Il faut rester réaliste dans ce que nous pouvons accomplir et travailler sur les facteurs majeurs. On a vu qu’en somme l’environnement est plus important que le choix Pergamine ou Mylar. Et si la NASA préserve ses négatifs revenus de la Lune dans des congélateurs, c’est impensable pour un particulier.

On a également compris que les greniers sont à éviter pour cause de températures trop élevées en été, et que les caves humides sont la pire des solutions. L’idéal du particulier est donc un endroit sec, ventilé et pas trop chaud. Le chanceux aura une cave sèche, à défaut un garage sec et ventilé fera l’affaire dès lors qu’il ne monte pas à 50°C en été.

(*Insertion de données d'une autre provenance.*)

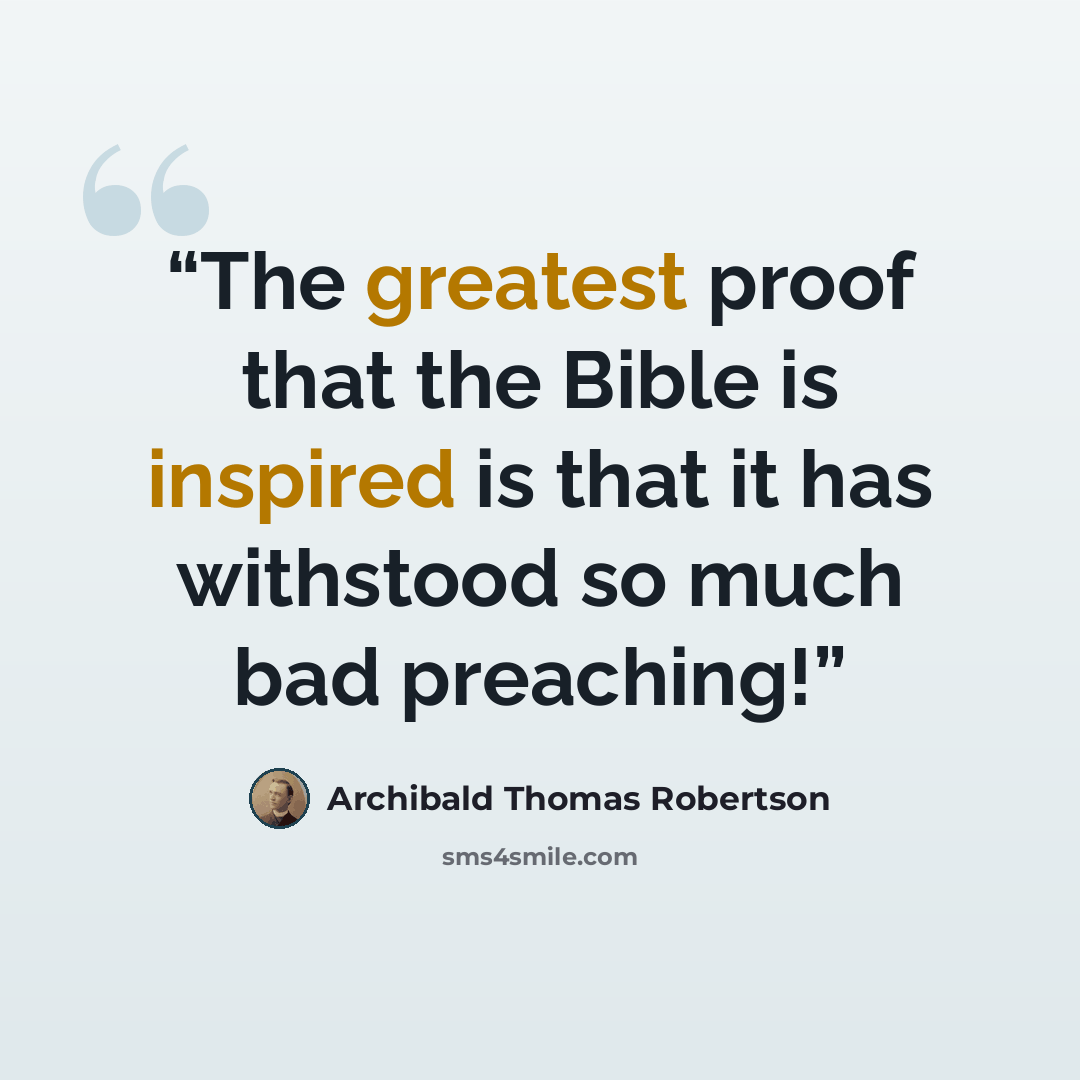 “The greatest proof that the Bible is inspired is that it has withstood so much bad preaching!” quote by Archibald Thomas Robertson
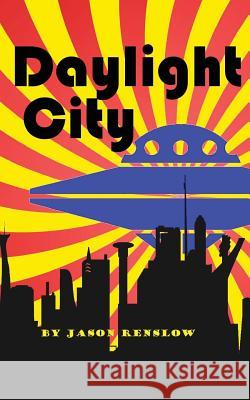 Daylight City Jason M. Renslow 9781976551741 Createspace Independent Publishing Platform - książka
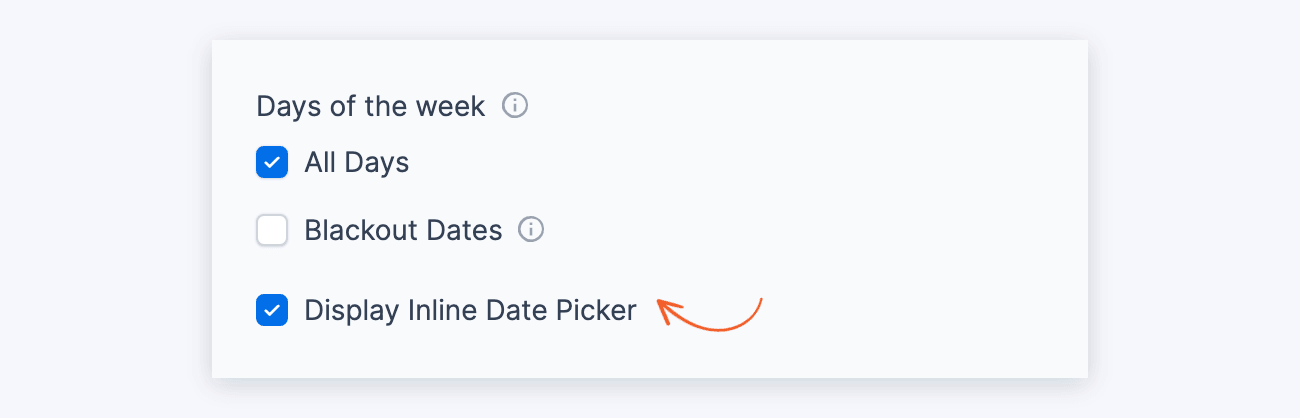 Datepicker options - Display Inline Date Picker checked in the Advanced section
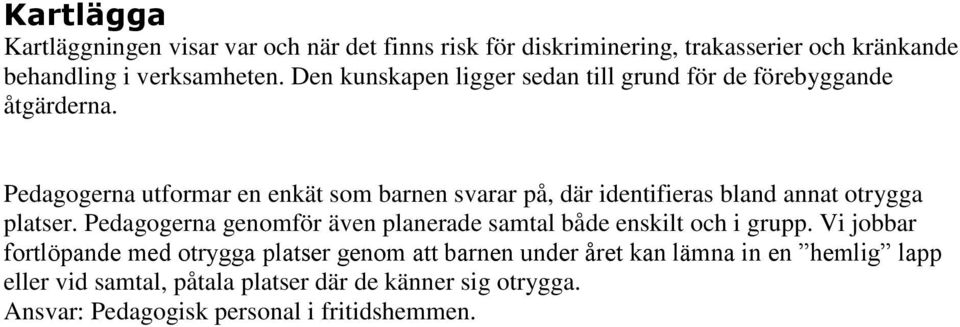 Pedagogerna utformar en enkät som barnen svarar på, där identifieras bland annat otrygga platser.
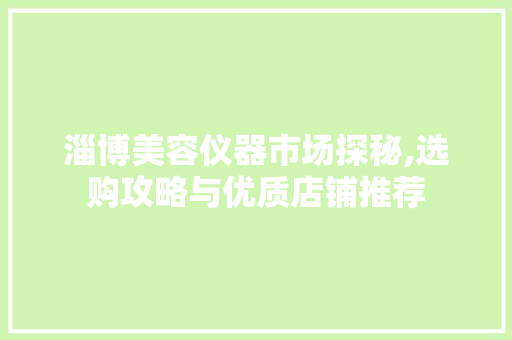 淄博美容仪器市场探秘,选购攻略与优质店铺推荐 淄博美容仪器市场探秘,选购攻略与优质店铺推荐 日用科普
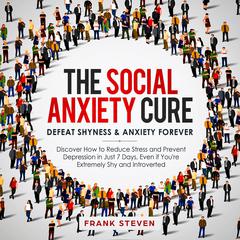 The Social Anxiety Cure: Defeat Shyness & Anxiety Forever: Discover How to Reduce Stress and Prevent Depression in Just 7 Days, Even if You’re Extremely Shy and Introverted Audiobook, by Frank Steven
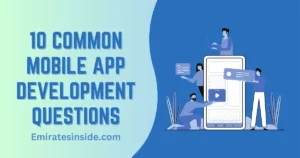 10 Most Common Mobile App Development Questions Answered for App Founders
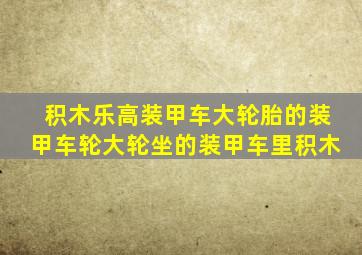 积木乐高装甲车大轮胎的装甲车轮大轮坐的装甲车里积木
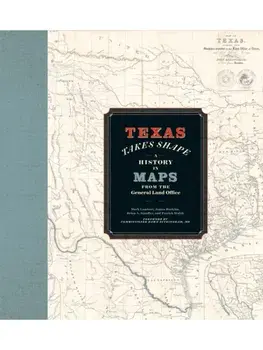 Texas Takes Shape. A History in Maps from the General Land Office, Hardback/Patrick Walsh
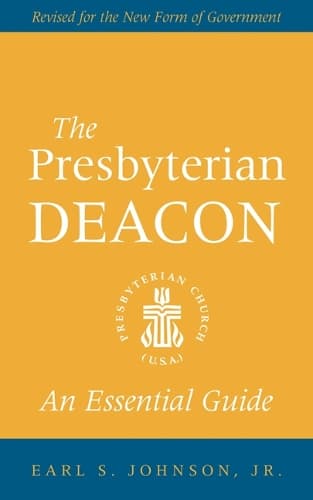 Cover of The Presbyterian Deacon: An Essential Guide, Revised for the New Form of Government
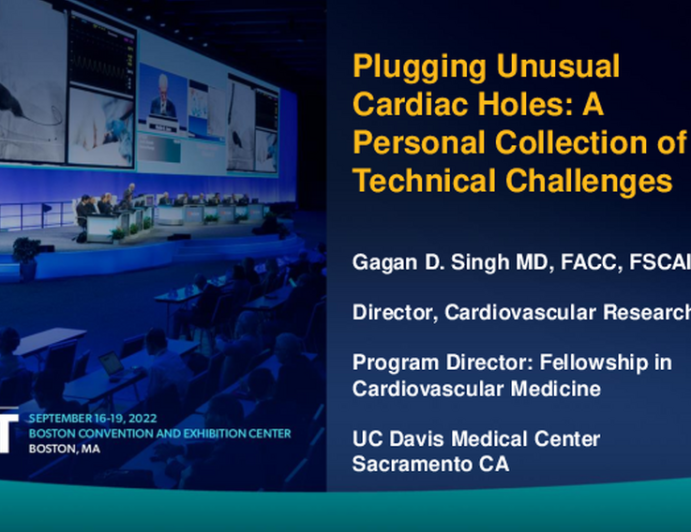 Keynote Lecture: Plugging Unusual Cardiac Holes: A Personal Collection of Technical Challenges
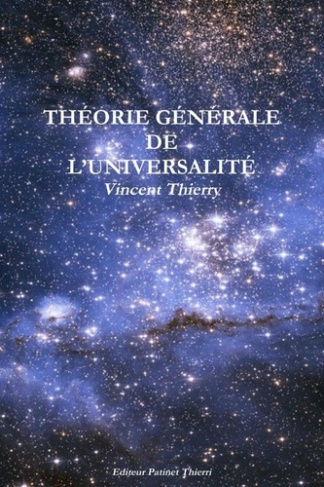 THÉORIE GÉNÉRALE DE L'UNIVERSALITÉ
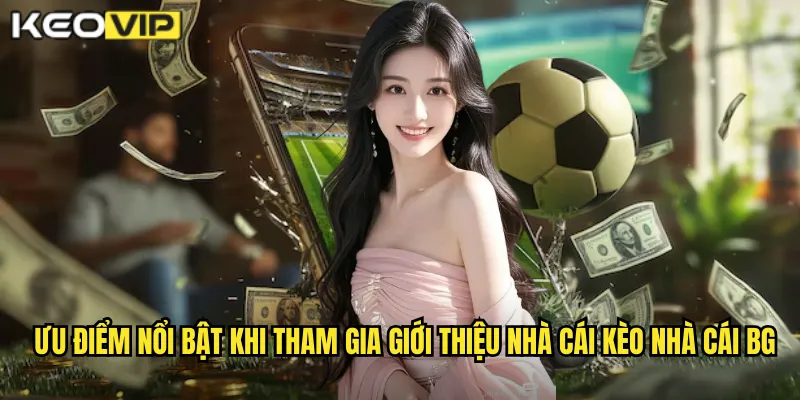 Ưu điểm nổi bật khi tham gia giới thiệu nhà cái kèo nhà cái bg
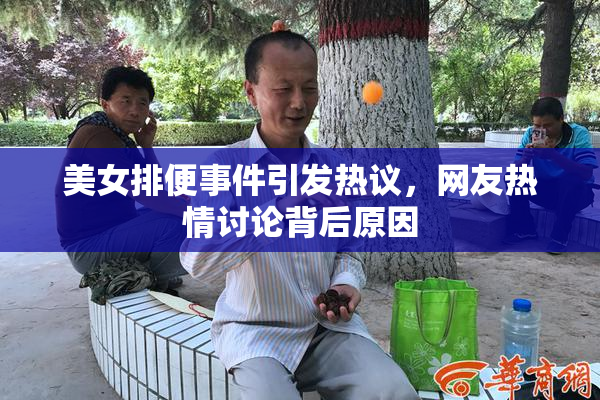 美女排便事件引发热议，网友热情讨论背后原因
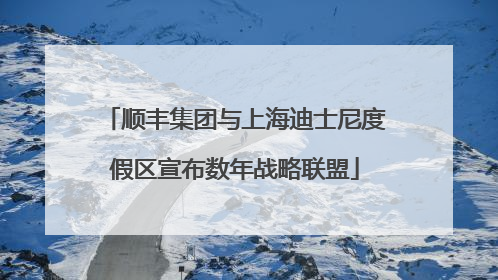 顺丰集团与上海迪士尼度假区宣布数年战略联盟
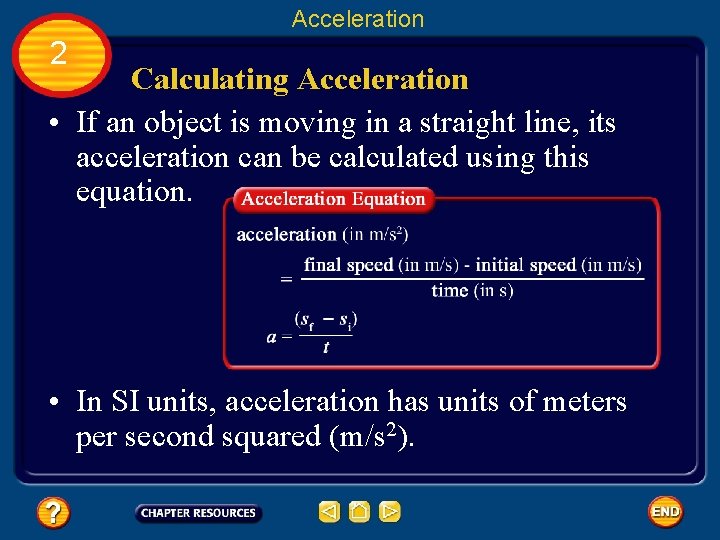 Acceleration 2 Calculating Acceleration • If an object is moving in a straight line,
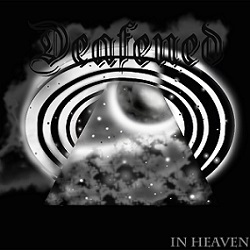 Deafened - In Heaven (2018) Album Info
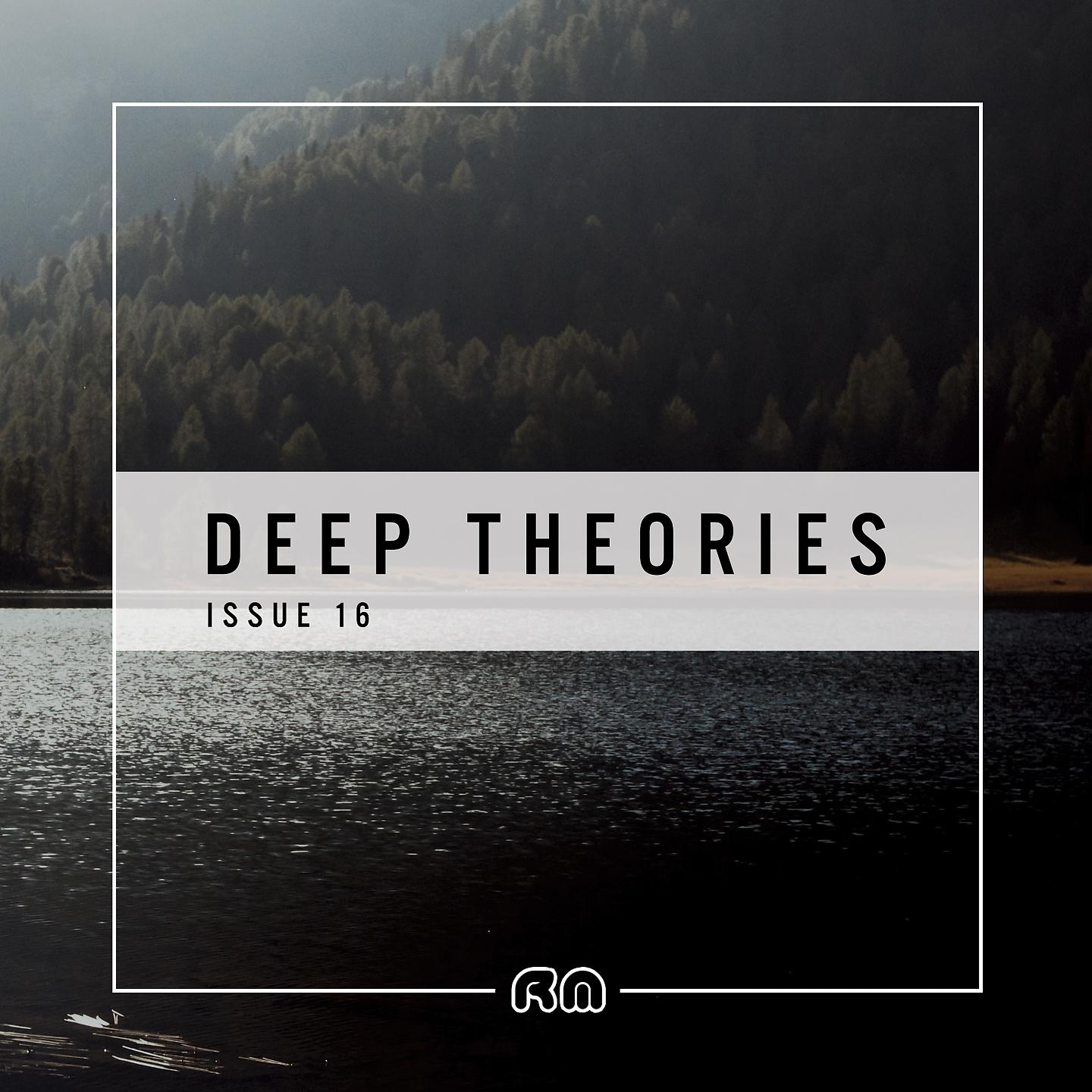 Постер альбома Deep Theories Issue 16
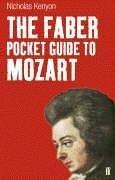 Cover of: The Faber Pocket Guide to Mozart (Faber Pocket Guide)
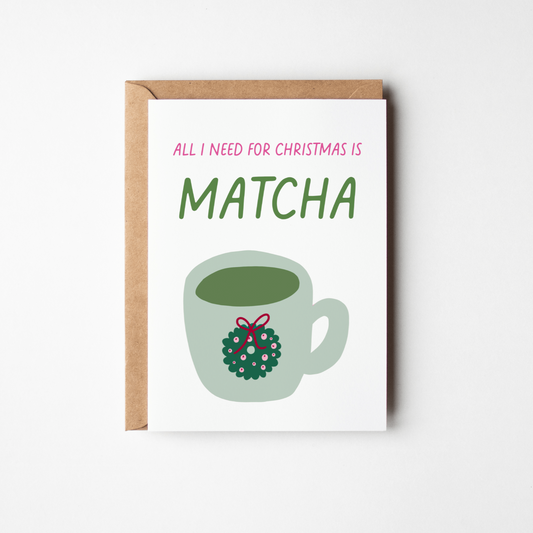 All I Need For Christmas is Matcha Card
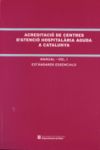 Acreditació de centres d'atenció hospitalària aguda a Catalunya. Manual. Vol. I Estàndards essencials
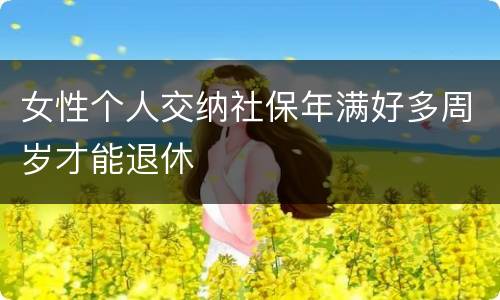 女性个人交纳社保年满好多周岁才能退休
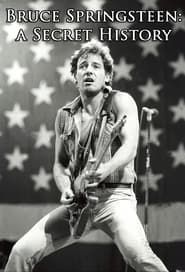Bruce Springsteen: a Secret History (1998)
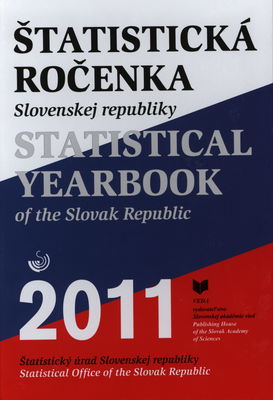 Štatistická ročenka Slovenskej republiky 2011 /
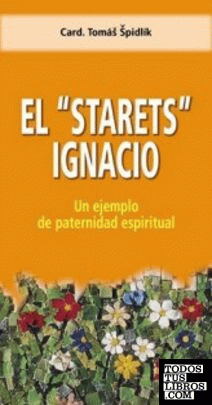 El "Starets" Ignacio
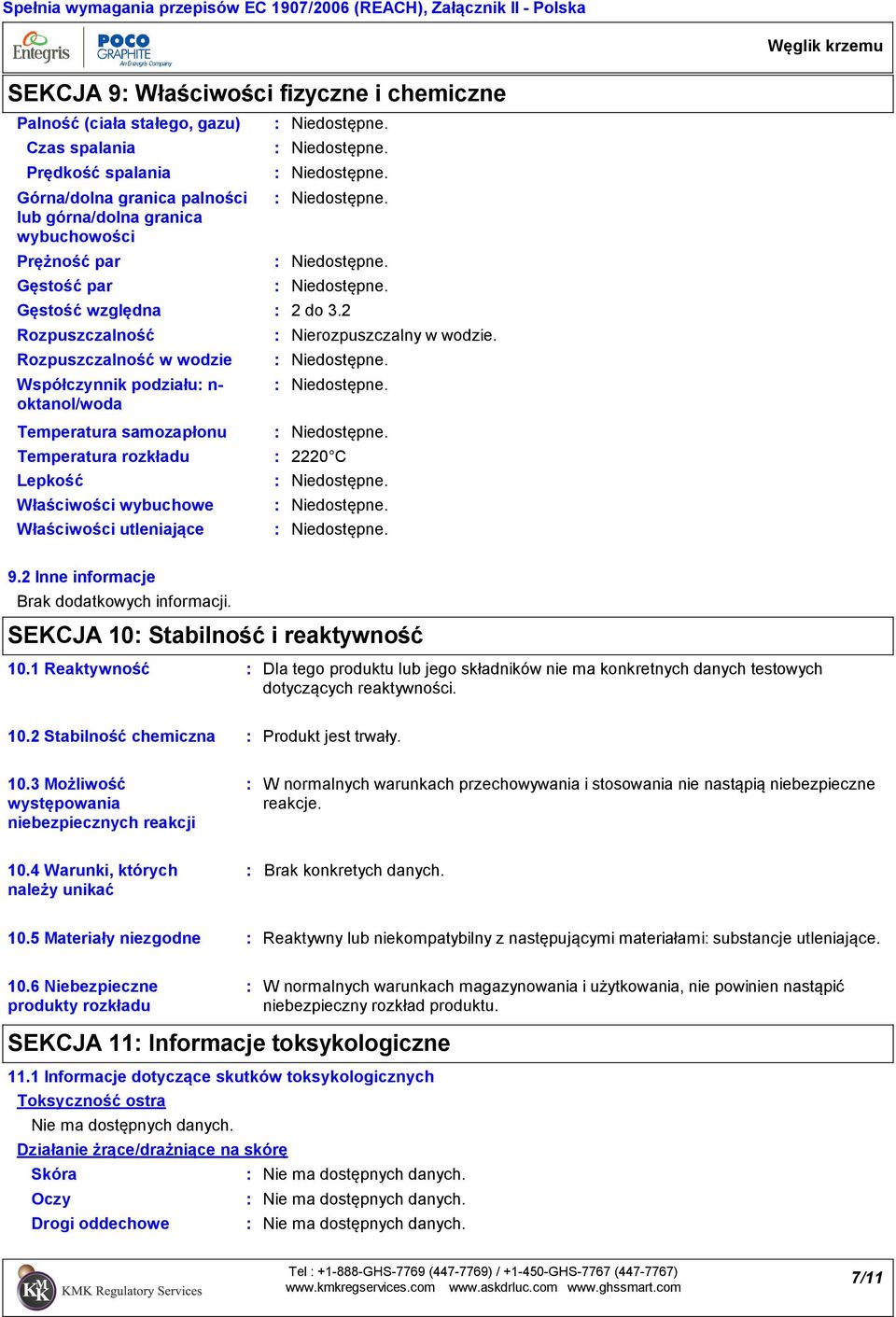 Właściwości wybuchowe Właściwości utleniające 2 do 3.2 Nierozpuszczalny w wodzie. Temperatura rozkładu 2220 C 9.2 Inne informacje Brak dodatkowych informacji. SEKCJA 10 Stabilność i reaktywność 10.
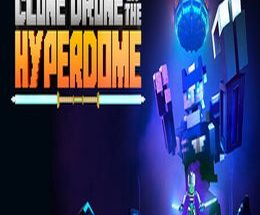 Clone Drone in the Hyperdome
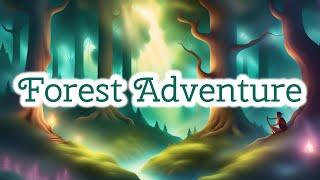 Sleep Story for Children | FOREST ADVENTURE | Sleep Meditation for Kids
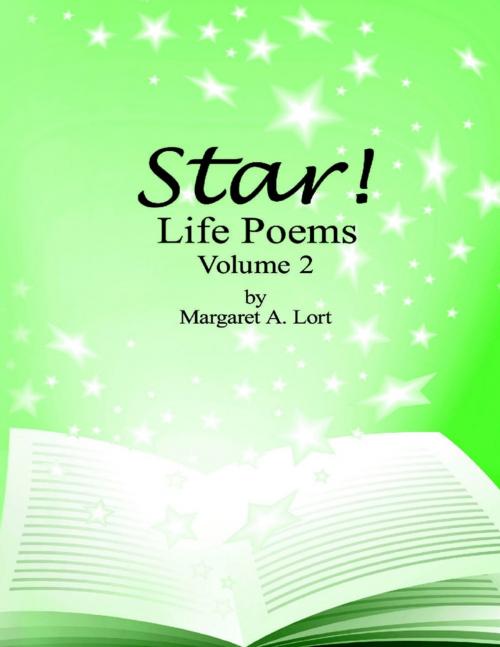Cover of the book Star! Life Poems: Volume 2 by Margaret A. Lort, Lulu Publishing Services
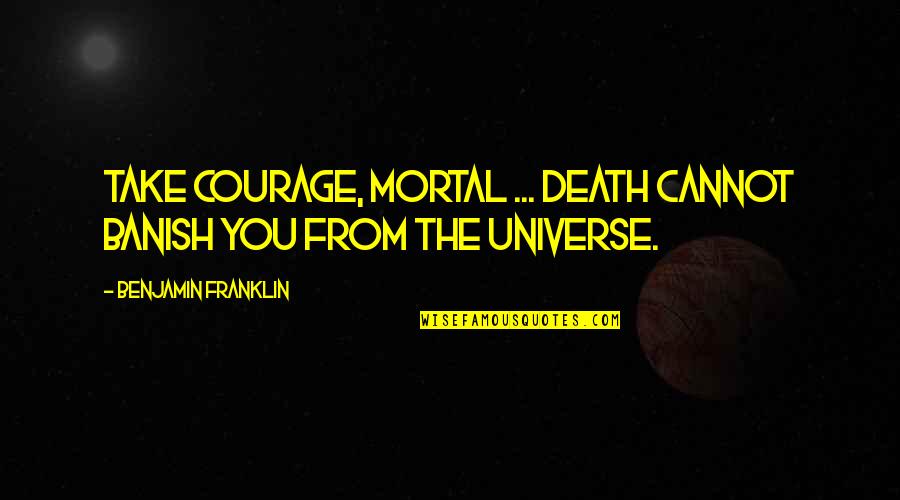 Meenie Quotes By Benjamin Franklin: Take courage, Mortal ... Death cannot banish you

Les solutions passives, qui ne nécessitent pas de consommation d’énergie, sont bien entendu à privilégier. Mais lorsqu’en on habite au pied de la Garonne (fleuve dans une région chaude de France métropolitaine) on est certainement pas idéalement situé, en terme d’humidité et de température. A moins d’avoir de la famille sur un coteau dont le sol est bien sec il faudra se diriger vers des solutions actives.

 
Illustration: Archivage: conservation et stockage des négatifs à la maison
 

Les armoires à hygrométrie et température régulées les moins chères sont les armoires à vin. Il en existe de toutes tailles, et leur système de régulation est suffisant pour un particulier un peu soucieux. Une aération régulière permettra d’y maintenir une atmosphère saine. Et puis, on peut y mettre du vin…

On pourra ensuite choisir selon son budget le papier pergamine dit d’archivage qui donnera des boutons au premier archiviste venu ou une solution tout Mylar, pointillés en tête. Mais plus simplement, il est sans doute préférable pour des raisons de coût de faire un tri. Ce qui est important sera mis sous enveloppe d’archivage pH neutre etc… et le reste sous Pergamine moderne. Ainsi, à moindre coût on peut se constituer une archive qui pourra raisonnablement affronter les affres du temps.

Quoiqu’il en soit, investir dans la solution Mylar sans avoir l’environnement (sec et non poussiéreux) adéquat s’est s’assurer de bien « bousiller » son archive dans les règles de l’art. C’est pourquoi de nombreux particuliers ont vu leurs archives de famille survivre dans cet abominable Pergamine, qui malgré tout respire, et n’attire pas la poussière. Simplement parce que le niveau d’humidité et la température n’étaient pas trop élevés. Mais aussi parce que les négatifs en question dataient sans doute de moins de 50 ans…

La conclusion c’est qu’en matière d’archivage et de préservation il n’y a qu’un maître mot: l’environnement, l’environnement, l’environnement!